#### [PAGE EXTRACT]

A cost-benefit analysis was conducted, examining three types of investment in the northern waterfront: one that called for a small public investment using what already existed, an intermediate investment, and a large investment that required the acquisition of a lot of land and environmental remediation. “What they found was the regional economic impact was the highest with the large scenario,” Thorp said.
 
The recommendations for the plan included the creation of the DRCC in 2004, supported by the business privilege tax program. The organization’s corporate sponsor, Chickie’s and Pete’s Restaurant, covers DRCC’s $100,000 annual budget instead of paying a city business tax. Thorp, a former Navy pilot, historic preservation student and Kensington neighborhood activist, was hired to lead the group last year.
 
The first order of business was creation of strategic and operating plans, which determined that DRCC was going to be “a maintenance and operating organization for the trail and some of the park spaces along it,” Thorp said.

(Coordinate annotation entries)

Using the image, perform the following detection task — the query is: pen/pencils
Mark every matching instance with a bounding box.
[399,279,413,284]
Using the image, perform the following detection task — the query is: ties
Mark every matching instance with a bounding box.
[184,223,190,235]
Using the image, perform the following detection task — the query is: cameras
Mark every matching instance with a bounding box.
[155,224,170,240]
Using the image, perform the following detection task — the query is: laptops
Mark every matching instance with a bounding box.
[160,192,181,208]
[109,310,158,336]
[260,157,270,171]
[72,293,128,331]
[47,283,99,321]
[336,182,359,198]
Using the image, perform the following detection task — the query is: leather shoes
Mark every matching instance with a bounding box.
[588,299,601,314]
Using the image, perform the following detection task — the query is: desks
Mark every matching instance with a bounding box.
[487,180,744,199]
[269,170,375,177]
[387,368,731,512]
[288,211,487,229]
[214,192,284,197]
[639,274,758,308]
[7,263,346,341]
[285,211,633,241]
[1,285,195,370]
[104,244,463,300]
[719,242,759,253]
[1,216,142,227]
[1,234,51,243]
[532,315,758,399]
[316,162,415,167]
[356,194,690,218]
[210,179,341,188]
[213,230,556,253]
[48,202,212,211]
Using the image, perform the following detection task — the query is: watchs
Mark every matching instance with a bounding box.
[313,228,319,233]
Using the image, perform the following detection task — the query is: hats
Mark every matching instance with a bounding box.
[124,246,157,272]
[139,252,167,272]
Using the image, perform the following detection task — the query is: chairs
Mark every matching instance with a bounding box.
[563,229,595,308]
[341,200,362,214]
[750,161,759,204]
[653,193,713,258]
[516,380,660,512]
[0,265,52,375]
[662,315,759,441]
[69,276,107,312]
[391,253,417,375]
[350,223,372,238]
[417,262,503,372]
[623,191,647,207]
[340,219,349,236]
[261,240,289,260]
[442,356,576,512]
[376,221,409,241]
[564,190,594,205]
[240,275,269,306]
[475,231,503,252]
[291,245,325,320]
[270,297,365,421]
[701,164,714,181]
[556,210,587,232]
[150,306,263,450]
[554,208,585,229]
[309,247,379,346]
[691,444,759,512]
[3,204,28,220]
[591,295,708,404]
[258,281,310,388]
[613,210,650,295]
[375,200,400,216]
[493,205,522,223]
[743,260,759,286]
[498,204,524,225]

#### [WHAT THIS EXERCISE ASKS]
a - According to the DRCC passage, which company covers the organization's $100,000 annual budget?
b - Echo the DRCC passage, beginning at the words "A cost-benefit analysis" and stopping after "group last year.".

#### [EXPECTED RESULTS]
a - Chickie's and Pete's Restaurant, the organization's corporate sponsor, covers it.

b -
A cost-benefit analysis was conducted, examining three types of investment in the northern waterfront: one that called for a small public investment using what already existed, an intermediate investment, and a large investment that required the acquisition of a lot of land and environmental remediation. “What they found was the regional economic impact was the highest with the large scenario,” Thorp said.
 
The recommendations for the plan included the creation of the DRCC in 2004, supported by the business privilege tax program. The organization’s corporate sponsor, Chickie’s and Pete’s Restaurant, covers DRCC’s $100,000 annual budget instead of paying a city business tax. Thorp, a former Navy pilot, historic preservation student and Kensington neighborhood activist, was hired to lead the group last year.